Listed entries —
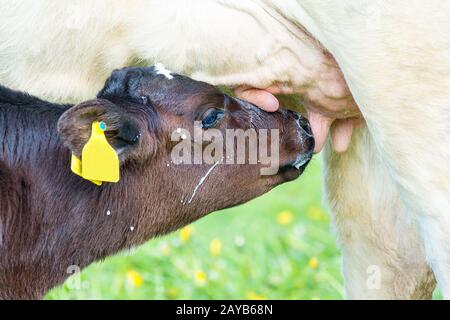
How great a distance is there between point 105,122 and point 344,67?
0.97m

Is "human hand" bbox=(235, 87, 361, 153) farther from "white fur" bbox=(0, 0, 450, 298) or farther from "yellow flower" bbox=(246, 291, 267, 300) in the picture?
"yellow flower" bbox=(246, 291, 267, 300)

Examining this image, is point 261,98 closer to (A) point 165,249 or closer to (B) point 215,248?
(B) point 215,248

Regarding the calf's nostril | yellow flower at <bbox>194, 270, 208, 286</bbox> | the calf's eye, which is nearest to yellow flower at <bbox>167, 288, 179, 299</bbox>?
yellow flower at <bbox>194, 270, 208, 286</bbox>

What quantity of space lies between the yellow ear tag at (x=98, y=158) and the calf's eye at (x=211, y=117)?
518mm

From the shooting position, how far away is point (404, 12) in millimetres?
4551

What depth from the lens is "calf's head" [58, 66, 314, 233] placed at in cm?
476

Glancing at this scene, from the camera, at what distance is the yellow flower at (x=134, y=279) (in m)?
6.80

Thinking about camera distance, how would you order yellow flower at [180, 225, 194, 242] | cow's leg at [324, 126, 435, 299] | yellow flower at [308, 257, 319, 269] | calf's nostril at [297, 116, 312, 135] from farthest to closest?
yellow flower at [180, 225, 194, 242]
yellow flower at [308, 257, 319, 269]
cow's leg at [324, 126, 435, 299]
calf's nostril at [297, 116, 312, 135]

Short problem —
Repeat the listing above exactly, with no pictures.

Output for this task —
How great a distance is there between point 105,122 and point 344,67?
0.97m

Is "human hand" bbox=(235, 87, 361, 153) farther from "white fur" bbox=(0, 0, 450, 298) or farther from "yellow flower" bbox=(246, 291, 267, 300) in the picture?
"yellow flower" bbox=(246, 291, 267, 300)

Examining this image, is point 261,98 closer to (A) point 165,249 or closer to (B) point 215,248?
(B) point 215,248

Regarding the calf's nostril | yellow flower at <bbox>194, 270, 208, 286</bbox> | the calf's eye, which is nearest to yellow flower at <bbox>167, 288, 179, 299</bbox>?
yellow flower at <bbox>194, 270, 208, 286</bbox>

What quantity of space lies between the yellow ear tag at (x=98, y=158) and the calf's eye at (x=211, y=117)?
518mm

From the shooting position, how far away is point (404, 12) in millimetres?
4551

What depth from the lens is "calf's head" [58, 66, 314, 233] placed at in cm?
476

Glancing at this scene, from the camera, at what distance is the yellow flower at (x=134, y=279) (in m)?
6.80

Thinking about camera distance, how would you order yellow flower at [180, 225, 194, 242] | cow's leg at [324, 126, 435, 299] | yellow flower at [308, 257, 319, 269] | calf's nostril at [297, 116, 312, 135] from farthest to closest?
yellow flower at [180, 225, 194, 242]
yellow flower at [308, 257, 319, 269]
cow's leg at [324, 126, 435, 299]
calf's nostril at [297, 116, 312, 135]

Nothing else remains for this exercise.